Olho-o com o deconforto da cabeça mal voltada
E com o desconforto da alma mal-entendendo.
Ele morrerá e eu morrerei.
Ele deixará a tabuleta, eu deixarei os versos.
A certa altura morrerá a tabuleta também, os versos também.
Depois de certa altura morrerá a rua onde esteve a tabuleta,
E a língua em que foram escritos os versos.
Morrerá depois o planeta girante em que tudo isto se deu.
Em outros satélites de outros sistemas qualquer coisa como gente
Continuará fazendo coisas como versos e vivendo por baixo de coisas como tabuletas,

Sempre uma coisa defronte da outra,
Sempre uma coisa tão inútil como a outra,
Sempre o impossível tão estúpido como o real,
Sempre o mistério do fundo tão certo como o sono de mistério da superfície,
Sempre isto ou sempre outra coisa ou nem uma coisa nem outra.

Mas um homem entrou na Tabacaria (para comprar tabaco?)
E a realidade plausível cai de repente em cima de mim.
Semiergo-me enérgico, convencido, humano,
E vou tencionar escrever estes versos em que digo o contrário.
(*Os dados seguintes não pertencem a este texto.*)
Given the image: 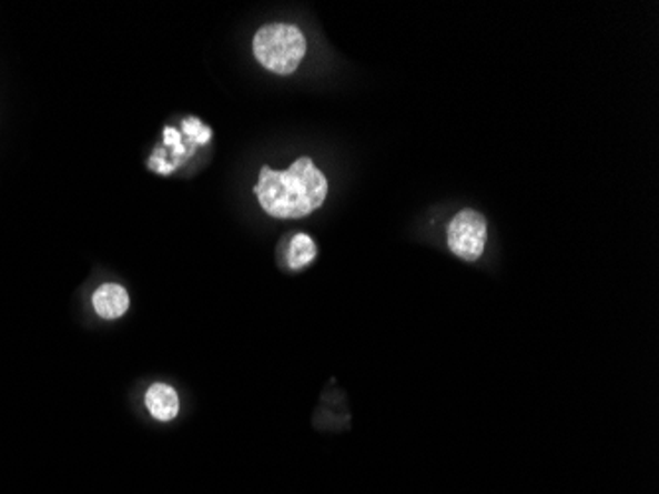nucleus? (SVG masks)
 I'll return each instance as SVG.
<instances>
[{"label":"nucleus","mask_w":659,"mask_h":494,"mask_svg":"<svg viewBox=\"0 0 659 494\" xmlns=\"http://www.w3.org/2000/svg\"><path fill=\"white\" fill-rule=\"evenodd\" d=\"M258 204L268 216L296 220L312 214L328 196V180L311 159H298L286 171L263 167L255 186Z\"/></svg>","instance_id":"1"},{"label":"nucleus","mask_w":659,"mask_h":494,"mask_svg":"<svg viewBox=\"0 0 659 494\" xmlns=\"http://www.w3.org/2000/svg\"><path fill=\"white\" fill-rule=\"evenodd\" d=\"M253 54L268 72L291 75L306 54V38L293 24H267L253 38Z\"/></svg>","instance_id":"2"},{"label":"nucleus","mask_w":659,"mask_h":494,"mask_svg":"<svg viewBox=\"0 0 659 494\" xmlns=\"http://www.w3.org/2000/svg\"><path fill=\"white\" fill-rule=\"evenodd\" d=\"M488 238V224L480 212L463 210L448 225V245L460 260H480Z\"/></svg>","instance_id":"3"},{"label":"nucleus","mask_w":659,"mask_h":494,"mask_svg":"<svg viewBox=\"0 0 659 494\" xmlns=\"http://www.w3.org/2000/svg\"><path fill=\"white\" fill-rule=\"evenodd\" d=\"M129 293L116 283H105L93 293V309L101 319H119L129 311Z\"/></svg>","instance_id":"4"},{"label":"nucleus","mask_w":659,"mask_h":494,"mask_svg":"<svg viewBox=\"0 0 659 494\" xmlns=\"http://www.w3.org/2000/svg\"><path fill=\"white\" fill-rule=\"evenodd\" d=\"M144 404L149 407L152 417L159 422H172L179 415V394L169 384H154L144 395Z\"/></svg>","instance_id":"5"},{"label":"nucleus","mask_w":659,"mask_h":494,"mask_svg":"<svg viewBox=\"0 0 659 494\" xmlns=\"http://www.w3.org/2000/svg\"><path fill=\"white\" fill-rule=\"evenodd\" d=\"M316 258V243L311 235L296 234L288 248V265L291 270H303Z\"/></svg>","instance_id":"6"}]
</instances>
Acendo um cigarro ao pensar em escrevê-los
E saboreio no cigarro a libertação de todos os pensamentos.
Sigo o fumo como uma rota própria,
E gozo, num momento sensitivo e competente,
A libertação de todas as especulações
E a consciência de que a metafísica é uma consequência de estar mal disposto.
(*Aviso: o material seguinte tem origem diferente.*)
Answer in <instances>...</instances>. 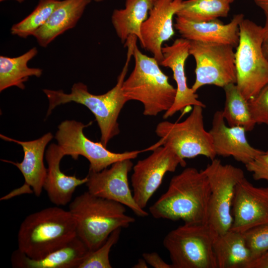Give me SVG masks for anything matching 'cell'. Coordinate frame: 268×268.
<instances>
[{
  "instance_id": "obj_27",
  "label": "cell",
  "mask_w": 268,
  "mask_h": 268,
  "mask_svg": "<svg viewBox=\"0 0 268 268\" xmlns=\"http://www.w3.org/2000/svg\"><path fill=\"white\" fill-rule=\"evenodd\" d=\"M230 4L227 0H184L176 15L195 22L213 20L227 16Z\"/></svg>"
},
{
  "instance_id": "obj_20",
  "label": "cell",
  "mask_w": 268,
  "mask_h": 268,
  "mask_svg": "<svg viewBox=\"0 0 268 268\" xmlns=\"http://www.w3.org/2000/svg\"><path fill=\"white\" fill-rule=\"evenodd\" d=\"M65 155L58 144L51 143L45 152L48 164L43 189L50 201L57 206H64L70 202L75 189L86 184L88 178L68 176L60 169V162Z\"/></svg>"
},
{
  "instance_id": "obj_6",
  "label": "cell",
  "mask_w": 268,
  "mask_h": 268,
  "mask_svg": "<svg viewBox=\"0 0 268 268\" xmlns=\"http://www.w3.org/2000/svg\"><path fill=\"white\" fill-rule=\"evenodd\" d=\"M217 234L208 223H187L170 231L163 246L173 268H217L213 244Z\"/></svg>"
},
{
  "instance_id": "obj_26",
  "label": "cell",
  "mask_w": 268,
  "mask_h": 268,
  "mask_svg": "<svg viewBox=\"0 0 268 268\" xmlns=\"http://www.w3.org/2000/svg\"><path fill=\"white\" fill-rule=\"evenodd\" d=\"M225 101L222 111L224 120L229 126H240L246 132L252 131L256 124L252 117L248 101L241 94L235 83L223 87Z\"/></svg>"
},
{
  "instance_id": "obj_38",
  "label": "cell",
  "mask_w": 268,
  "mask_h": 268,
  "mask_svg": "<svg viewBox=\"0 0 268 268\" xmlns=\"http://www.w3.org/2000/svg\"><path fill=\"white\" fill-rule=\"evenodd\" d=\"M5 0H0V2H3L4 1H5ZM15 0L20 3H21L22 2H23L25 0Z\"/></svg>"
},
{
  "instance_id": "obj_7",
  "label": "cell",
  "mask_w": 268,
  "mask_h": 268,
  "mask_svg": "<svg viewBox=\"0 0 268 268\" xmlns=\"http://www.w3.org/2000/svg\"><path fill=\"white\" fill-rule=\"evenodd\" d=\"M235 52L236 84L248 101L268 84V61L262 50L263 27L244 18Z\"/></svg>"
},
{
  "instance_id": "obj_33",
  "label": "cell",
  "mask_w": 268,
  "mask_h": 268,
  "mask_svg": "<svg viewBox=\"0 0 268 268\" xmlns=\"http://www.w3.org/2000/svg\"><path fill=\"white\" fill-rule=\"evenodd\" d=\"M142 258L154 268H173L171 264L165 262L156 252L144 253Z\"/></svg>"
},
{
  "instance_id": "obj_22",
  "label": "cell",
  "mask_w": 268,
  "mask_h": 268,
  "mask_svg": "<svg viewBox=\"0 0 268 268\" xmlns=\"http://www.w3.org/2000/svg\"><path fill=\"white\" fill-rule=\"evenodd\" d=\"M93 0H62L47 22L33 34L40 47L46 48L57 37L74 28Z\"/></svg>"
},
{
  "instance_id": "obj_4",
  "label": "cell",
  "mask_w": 268,
  "mask_h": 268,
  "mask_svg": "<svg viewBox=\"0 0 268 268\" xmlns=\"http://www.w3.org/2000/svg\"><path fill=\"white\" fill-rule=\"evenodd\" d=\"M125 206L88 191L70 203L68 210L75 222L76 236L89 251L102 245L115 230L134 222V218L126 213Z\"/></svg>"
},
{
  "instance_id": "obj_15",
  "label": "cell",
  "mask_w": 268,
  "mask_h": 268,
  "mask_svg": "<svg viewBox=\"0 0 268 268\" xmlns=\"http://www.w3.org/2000/svg\"><path fill=\"white\" fill-rule=\"evenodd\" d=\"M190 41L183 38L176 39L170 45L162 48L163 59L159 65L170 68L176 85V95L171 107L164 113V119H167L188 107L205 105L198 99V95L187 85L185 65L189 54Z\"/></svg>"
},
{
  "instance_id": "obj_19",
  "label": "cell",
  "mask_w": 268,
  "mask_h": 268,
  "mask_svg": "<svg viewBox=\"0 0 268 268\" xmlns=\"http://www.w3.org/2000/svg\"><path fill=\"white\" fill-rule=\"evenodd\" d=\"M243 18V14H237L224 24L218 19L195 22L177 16L174 27L182 38L189 41L223 43L236 48L240 38L239 25Z\"/></svg>"
},
{
  "instance_id": "obj_34",
  "label": "cell",
  "mask_w": 268,
  "mask_h": 268,
  "mask_svg": "<svg viewBox=\"0 0 268 268\" xmlns=\"http://www.w3.org/2000/svg\"><path fill=\"white\" fill-rule=\"evenodd\" d=\"M246 268H268V250L251 261Z\"/></svg>"
},
{
  "instance_id": "obj_17",
  "label": "cell",
  "mask_w": 268,
  "mask_h": 268,
  "mask_svg": "<svg viewBox=\"0 0 268 268\" xmlns=\"http://www.w3.org/2000/svg\"><path fill=\"white\" fill-rule=\"evenodd\" d=\"M184 0H157L141 28L142 45L159 63L163 59V44L175 34L173 17Z\"/></svg>"
},
{
  "instance_id": "obj_13",
  "label": "cell",
  "mask_w": 268,
  "mask_h": 268,
  "mask_svg": "<svg viewBox=\"0 0 268 268\" xmlns=\"http://www.w3.org/2000/svg\"><path fill=\"white\" fill-rule=\"evenodd\" d=\"M133 166L131 159H126L100 172L89 171L85 184L91 194L119 202L144 217L149 213L136 203L129 186L128 174Z\"/></svg>"
},
{
  "instance_id": "obj_9",
  "label": "cell",
  "mask_w": 268,
  "mask_h": 268,
  "mask_svg": "<svg viewBox=\"0 0 268 268\" xmlns=\"http://www.w3.org/2000/svg\"><path fill=\"white\" fill-rule=\"evenodd\" d=\"M211 161L203 170L210 188L207 223L218 235L231 227L232 207L236 187L245 176L240 168L223 164L216 158Z\"/></svg>"
},
{
  "instance_id": "obj_2",
  "label": "cell",
  "mask_w": 268,
  "mask_h": 268,
  "mask_svg": "<svg viewBox=\"0 0 268 268\" xmlns=\"http://www.w3.org/2000/svg\"><path fill=\"white\" fill-rule=\"evenodd\" d=\"M210 188L203 170L187 167L171 179L166 191L149 208L156 219L207 223Z\"/></svg>"
},
{
  "instance_id": "obj_32",
  "label": "cell",
  "mask_w": 268,
  "mask_h": 268,
  "mask_svg": "<svg viewBox=\"0 0 268 268\" xmlns=\"http://www.w3.org/2000/svg\"><path fill=\"white\" fill-rule=\"evenodd\" d=\"M245 166L247 170L252 173L255 180H264L268 182V150L257 156Z\"/></svg>"
},
{
  "instance_id": "obj_29",
  "label": "cell",
  "mask_w": 268,
  "mask_h": 268,
  "mask_svg": "<svg viewBox=\"0 0 268 268\" xmlns=\"http://www.w3.org/2000/svg\"><path fill=\"white\" fill-rule=\"evenodd\" d=\"M121 230H115L102 245L93 251H89L78 268H111L109 254L112 247L118 242Z\"/></svg>"
},
{
  "instance_id": "obj_25",
  "label": "cell",
  "mask_w": 268,
  "mask_h": 268,
  "mask_svg": "<svg viewBox=\"0 0 268 268\" xmlns=\"http://www.w3.org/2000/svg\"><path fill=\"white\" fill-rule=\"evenodd\" d=\"M38 53L37 48L34 47L16 57L0 56V92L12 86L24 90L25 88L24 82L28 80L29 77H40L42 75V69L28 66V62Z\"/></svg>"
},
{
  "instance_id": "obj_5",
  "label": "cell",
  "mask_w": 268,
  "mask_h": 268,
  "mask_svg": "<svg viewBox=\"0 0 268 268\" xmlns=\"http://www.w3.org/2000/svg\"><path fill=\"white\" fill-rule=\"evenodd\" d=\"M136 41L133 50L134 67L124 81L123 92L128 101L135 100L142 104L144 115L156 116L171 107L176 88L170 83L158 61L140 52Z\"/></svg>"
},
{
  "instance_id": "obj_36",
  "label": "cell",
  "mask_w": 268,
  "mask_h": 268,
  "mask_svg": "<svg viewBox=\"0 0 268 268\" xmlns=\"http://www.w3.org/2000/svg\"><path fill=\"white\" fill-rule=\"evenodd\" d=\"M256 5L263 9L264 12L268 13V0H254Z\"/></svg>"
},
{
  "instance_id": "obj_23",
  "label": "cell",
  "mask_w": 268,
  "mask_h": 268,
  "mask_svg": "<svg viewBox=\"0 0 268 268\" xmlns=\"http://www.w3.org/2000/svg\"><path fill=\"white\" fill-rule=\"evenodd\" d=\"M157 0H126L123 9H115L111 16V22L122 43L131 36H135L141 46L142 39L141 28L148 17L149 11Z\"/></svg>"
},
{
  "instance_id": "obj_37",
  "label": "cell",
  "mask_w": 268,
  "mask_h": 268,
  "mask_svg": "<svg viewBox=\"0 0 268 268\" xmlns=\"http://www.w3.org/2000/svg\"><path fill=\"white\" fill-rule=\"evenodd\" d=\"M148 264L142 258L138 260L137 262L133 267L134 268H147Z\"/></svg>"
},
{
  "instance_id": "obj_28",
  "label": "cell",
  "mask_w": 268,
  "mask_h": 268,
  "mask_svg": "<svg viewBox=\"0 0 268 268\" xmlns=\"http://www.w3.org/2000/svg\"><path fill=\"white\" fill-rule=\"evenodd\" d=\"M60 0H39L34 9L21 21L13 24L10 30L12 35L26 39L34 33L48 21Z\"/></svg>"
},
{
  "instance_id": "obj_8",
  "label": "cell",
  "mask_w": 268,
  "mask_h": 268,
  "mask_svg": "<svg viewBox=\"0 0 268 268\" xmlns=\"http://www.w3.org/2000/svg\"><path fill=\"white\" fill-rule=\"evenodd\" d=\"M203 108L194 106L190 115L181 122L165 121L158 124L155 133L160 140L152 147L167 145L184 160L199 155L211 160L215 158L211 135L204 127Z\"/></svg>"
},
{
  "instance_id": "obj_10",
  "label": "cell",
  "mask_w": 268,
  "mask_h": 268,
  "mask_svg": "<svg viewBox=\"0 0 268 268\" xmlns=\"http://www.w3.org/2000/svg\"><path fill=\"white\" fill-rule=\"evenodd\" d=\"M229 44L190 41L189 54L196 61L194 92L205 85L224 87L236 83L235 53Z\"/></svg>"
},
{
  "instance_id": "obj_18",
  "label": "cell",
  "mask_w": 268,
  "mask_h": 268,
  "mask_svg": "<svg viewBox=\"0 0 268 268\" xmlns=\"http://www.w3.org/2000/svg\"><path fill=\"white\" fill-rule=\"evenodd\" d=\"M209 132L216 155L232 156L246 165L264 151L249 143L244 128L226 126L222 111L217 110L214 113Z\"/></svg>"
},
{
  "instance_id": "obj_35",
  "label": "cell",
  "mask_w": 268,
  "mask_h": 268,
  "mask_svg": "<svg viewBox=\"0 0 268 268\" xmlns=\"http://www.w3.org/2000/svg\"><path fill=\"white\" fill-rule=\"evenodd\" d=\"M265 23L263 27V36L262 40V50L264 56L268 61V13L264 12Z\"/></svg>"
},
{
  "instance_id": "obj_16",
  "label": "cell",
  "mask_w": 268,
  "mask_h": 268,
  "mask_svg": "<svg viewBox=\"0 0 268 268\" xmlns=\"http://www.w3.org/2000/svg\"><path fill=\"white\" fill-rule=\"evenodd\" d=\"M0 138L7 141L20 145L23 149L24 157L20 162L1 159V160L15 166L22 173L25 180L24 185L17 189L19 194L34 193L39 197L43 189L47 174V168L44 163L45 148L53 138L50 132L41 137L30 141H20L0 134Z\"/></svg>"
},
{
  "instance_id": "obj_39",
  "label": "cell",
  "mask_w": 268,
  "mask_h": 268,
  "mask_svg": "<svg viewBox=\"0 0 268 268\" xmlns=\"http://www.w3.org/2000/svg\"><path fill=\"white\" fill-rule=\"evenodd\" d=\"M94 0L95 2H100L103 1L105 0Z\"/></svg>"
},
{
  "instance_id": "obj_31",
  "label": "cell",
  "mask_w": 268,
  "mask_h": 268,
  "mask_svg": "<svg viewBox=\"0 0 268 268\" xmlns=\"http://www.w3.org/2000/svg\"><path fill=\"white\" fill-rule=\"evenodd\" d=\"M250 112L256 124L268 126V84L248 101Z\"/></svg>"
},
{
  "instance_id": "obj_24",
  "label": "cell",
  "mask_w": 268,
  "mask_h": 268,
  "mask_svg": "<svg viewBox=\"0 0 268 268\" xmlns=\"http://www.w3.org/2000/svg\"><path fill=\"white\" fill-rule=\"evenodd\" d=\"M213 249L217 268H246L252 260L244 233L230 229L215 236Z\"/></svg>"
},
{
  "instance_id": "obj_11",
  "label": "cell",
  "mask_w": 268,
  "mask_h": 268,
  "mask_svg": "<svg viewBox=\"0 0 268 268\" xmlns=\"http://www.w3.org/2000/svg\"><path fill=\"white\" fill-rule=\"evenodd\" d=\"M92 123L84 125L75 120H65L58 126L55 136L65 155H69L74 160L81 155L88 160L89 171L100 172L118 161L135 159L142 152L115 153L107 149L101 141L91 140L84 134L83 129Z\"/></svg>"
},
{
  "instance_id": "obj_30",
  "label": "cell",
  "mask_w": 268,
  "mask_h": 268,
  "mask_svg": "<svg viewBox=\"0 0 268 268\" xmlns=\"http://www.w3.org/2000/svg\"><path fill=\"white\" fill-rule=\"evenodd\" d=\"M244 234L252 260L268 250V222L246 231Z\"/></svg>"
},
{
  "instance_id": "obj_3",
  "label": "cell",
  "mask_w": 268,
  "mask_h": 268,
  "mask_svg": "<svg viewBox=\"0 0 268 268\" xmlns=\"http://www.w3.org/2000/svg\"><path fill=\"white\" fill-rule=\"evenodd\" d=\"M76 236L74 218L68 210L49 207L27 215L17 234L18 250L39 259L65 246Z\"/></svg>"
},
{
  "instance_id": "obj_14",
  "label": "cell",
  "mask_w": 268,
  "mask_h": 268,
  "mask_svg": "<svg viewBox=\"0 0 268 268\" xmlns=\"http://www.w3.org/2000/svg\"><path fill=\"white\" fill-rule=\"evenodd\" d=\"M231 230L244 233L268 222V187H256L245 177L237 184L232 207Z\"/></svg>"
},
{
  "instance_id": "obj_12",
  "label": "cell",
  "mask_w": 268,
  "mask_h": 268,
  "mask_svg": "<svg viewBox=\"0 0 268 268\" xmlns=\"http://www.w3.org/2000/svg\"><path fill=\"white\" fill-rule=\"evenodd\" d=\"M149 149L152 153L137 161L133 167L131 176L134 198L143 209L162 184L166 173L174 172L179 165H186L185 160L167 145L151 147Z\"/></svg>"
},
{
  "instance_id": "obj_40",
  "label": "cell",
  "mask_w": 268,
  "mask_h": 268,
  "mask_svg": "<svg viewBox=\"0 0 268 268\" xmlns=\"http://www.w3.org/2000/svg\"><path fill=\"white\" fill-rule=\"evenodd\" d=\"M230 3L233 2L235 0H227Z\"/></svg>"
},
{
  "instance_id": "obj_21",
  "label": "cell",
  "mask_w": 268,
  "mask_h": 268,
  "mask_svg": "<svg viewBox=\"0 0 268 268\" xmlns=\"http://www.w3.org/2000/svg\"><path fill=\"white\" fill-rule=\"evenodd\" d=\"M88 252L76 236L65 246L39 259L30 258L17 249L12 253L11 262L16 268H78Z\"/></svg>"
},
{
  "instance_id": "obj_1",
  "label": "cell",
  "mask_w": 268,
  "mask_h": 268,
  "mask_svg": "<svg viewBox=\"0 0 268 268\" xmlns=\"http://www.w3.org/2000/svg\"><path fill=\"white\" fill-rule=\"evenodd\" d=\"M136 39L129 38L125 43L128 48L127 59L116 84L107 92L96 95L88 91L82 82L74 83L69 93L63 90L43 89L49 101L47 116L57 106L73 102L86 107L94 115L101 133L100 141L106 147L114 136L120 133L119 116L124 105L128 101L124 96L122 86L127 75L129 64L133 56Z\"/></svg>"
}]
</instances>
Depois deito-me para trás na cadeira
E continuo fumando.
Enquanto o Destino mo conceder, continuarei fumando.

(Se eu casasse com a filha da minha lavadeira
Talvez fosse feliz.)
Visto isto, levanto-me da cadeira. Vou à janela.
O homem saiu da Tabacaria (metendo troco na algibeira das calças?).
Ah, conheço-o; é o Esteves sem metafísica.
(O Dono da Tabacaria chegou à porta.)
Como por um instinto divino o Esteves voltou-se e viu-me.
Acenou-me adeus, gritei-lhe Adeus ó Esteves!, e o universo
Reconstruiu-se-me sem ideal nem esperança, e o Dono da Tabacaria sorriu."